Again, ye have heard that it hath been said by them of old time, Thou shalt not forswear thyself, but shalt perform unto the Lord thine oaths: But I say unto you, Swear not at all; neither by heaven; for it is God’s throne: Nor by the earth; for it is his footstool: neither by Jerusalem; for it is the city of the great King. Neither shalt thou swear by thy head, because thou canst not make one hair white or black. But let your communication be, Yea, yea; Nay, nay: for whatsoever is more than these cometh of evil. Ye have heard that it hath been said, An eye for an eye, and a tooth for a tooth: But I say unto you, That ye resist not evil: but whosoever shall smite thee on thy right cheek, turn to him the other also. And if any man will sue thee at the law, and take away thy coat, let him have thy cloak also. And whosoever shall compel thee to go a mile, go with him twain. – Matthew  5: 33-41

What does it mean to turn the other cheek? The Church does not teach absolute pacifism, for there are times when we must resist evil on behalf of others: for example, a Christian man who does not resist someone invading his home to kill his family is not only not virtuous but rather the opposite. An Orthodox warrior who fights for his nation to resist alien conquest fulfills Christ’s words that the greatest love is to lay down one’s life for one’s friends. And we must always struggle fiercely, with unwavering intransigence, against the enemies of the Church who devour men’s souls. It is to one’s own enemies that one must turn the other cheek; no one has given us the right to practice non-resistance to the enemies of God, the Church, the family, and the nation. We must practice meekness towards the person right in front of us whom we see every day, the one we live with, work with, worship with. It is he who is constantly offending our self-love; it is he whom God has sent into our lives to help us find our salvation.

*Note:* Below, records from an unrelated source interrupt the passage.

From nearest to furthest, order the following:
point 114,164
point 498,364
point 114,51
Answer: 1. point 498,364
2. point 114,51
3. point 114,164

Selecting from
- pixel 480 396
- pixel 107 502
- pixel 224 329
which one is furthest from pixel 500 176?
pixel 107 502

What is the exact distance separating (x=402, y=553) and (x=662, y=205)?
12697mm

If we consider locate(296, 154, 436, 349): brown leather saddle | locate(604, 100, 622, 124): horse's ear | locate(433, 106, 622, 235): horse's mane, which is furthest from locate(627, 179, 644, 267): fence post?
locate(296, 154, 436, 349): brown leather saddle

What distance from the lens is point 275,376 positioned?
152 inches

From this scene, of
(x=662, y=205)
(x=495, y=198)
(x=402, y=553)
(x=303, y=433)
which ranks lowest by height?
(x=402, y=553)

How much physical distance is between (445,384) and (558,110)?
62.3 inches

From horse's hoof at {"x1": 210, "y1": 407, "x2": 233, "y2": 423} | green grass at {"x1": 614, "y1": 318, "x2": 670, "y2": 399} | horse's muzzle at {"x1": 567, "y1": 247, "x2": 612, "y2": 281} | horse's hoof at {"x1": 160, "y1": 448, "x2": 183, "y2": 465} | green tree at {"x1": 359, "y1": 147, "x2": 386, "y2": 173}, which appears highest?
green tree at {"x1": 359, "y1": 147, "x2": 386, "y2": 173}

Furthermore, meekness gives birth to courage: the man who – not from some defect of his incensive faculty but out of a conscious choice to practice evangelical meekness with the help of grace – does not repay with slander the colleague who slanders him at work, or who does not voice resentment against his brother-in-law for not repaying a loan, or who practices absolute silence in regard to his wife’s defects of character, is more, not less, likely to lead the charge when the battle trumpet sounds. Self-sacrifice has become his fundamental orientation, and virtue to virtue gives birth.

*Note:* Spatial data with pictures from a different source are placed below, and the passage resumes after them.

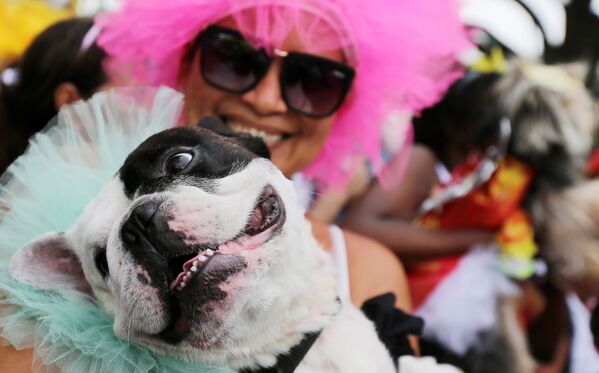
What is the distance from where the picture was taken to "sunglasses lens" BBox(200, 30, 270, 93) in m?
1.78

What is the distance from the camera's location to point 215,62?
1811 mm

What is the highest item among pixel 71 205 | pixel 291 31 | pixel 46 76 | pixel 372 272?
pixel 291 31

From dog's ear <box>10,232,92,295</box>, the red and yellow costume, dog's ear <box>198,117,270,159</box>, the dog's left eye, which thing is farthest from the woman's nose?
the red and yellow costume

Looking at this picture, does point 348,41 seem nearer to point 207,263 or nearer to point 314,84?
point 314,84

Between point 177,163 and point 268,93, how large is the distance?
709 millimetres

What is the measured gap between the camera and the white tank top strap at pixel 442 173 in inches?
117

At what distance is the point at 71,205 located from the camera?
133 centimetres

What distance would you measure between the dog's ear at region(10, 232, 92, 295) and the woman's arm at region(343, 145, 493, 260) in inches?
64.0

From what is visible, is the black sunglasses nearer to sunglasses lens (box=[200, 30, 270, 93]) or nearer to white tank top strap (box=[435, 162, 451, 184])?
sunglasses lens (box=[200, 30, 270, 93])

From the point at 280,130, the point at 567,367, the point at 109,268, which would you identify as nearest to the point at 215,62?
the point at 280,130

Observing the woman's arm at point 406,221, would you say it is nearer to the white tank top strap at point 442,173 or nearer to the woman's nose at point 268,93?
the white tank top strap at point 442,173

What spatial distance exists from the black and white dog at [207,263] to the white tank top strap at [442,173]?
175 centimetres

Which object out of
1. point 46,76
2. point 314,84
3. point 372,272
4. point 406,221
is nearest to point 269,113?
point 314,84

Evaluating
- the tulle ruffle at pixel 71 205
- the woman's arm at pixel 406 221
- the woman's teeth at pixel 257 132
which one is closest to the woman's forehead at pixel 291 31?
the woman's teeth at pixel 257 132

To acquire both the discernment and the power to start practicing lofty evangelical virtues like meekness, however, we must have a conscious inner life. There is no external calculus one can apply infallibly to every single moral situation – you have to construct an inner compass. In the introduction to his Russian translation of the Philokalia, St. Theophan the Recluse states that cultivating the inner life of attentiveness is required of every Christian, not only consecrated ascetics:

Secret life in our Lord Jesus Christ, which is the truly Christian life, begins, develops, and rises to perfection (for each in his own measure), through the good will of God the Father, by the action of the grace of the Holy Spirit present in all Christians, and under the guidance of the Lord Jesus Christ Himself, Who promised to abide with us for all time…God’s grace calls all men to such a life; and for all men it is not only possible but obligatory… – Writings from the Philokalia on Prayer of the HeartKadloubovsky and Palmer trans., Faber and Faber 1951, p. 13

The Sermon on the Mount, with its demand for perfection above nature (“Be ye therefore perfect as your heavenly Father is perfect”), is comprehensible only to those leading the grace-filled life of the Church in the manner intended by God, that is, with the struggle for unceasing attention and prayer, under the guidance of the Church and in conjunction with the life of the Holy Mysteries. Teachings created by minds functioning outside of this life, whether on moral philosophy, social reform, or proposed political utopias, all contain fatal flaws. The only way back for us, the only return to sanity – for ourselves, our families, our nations, our civilization – is through the strait gate of the heart.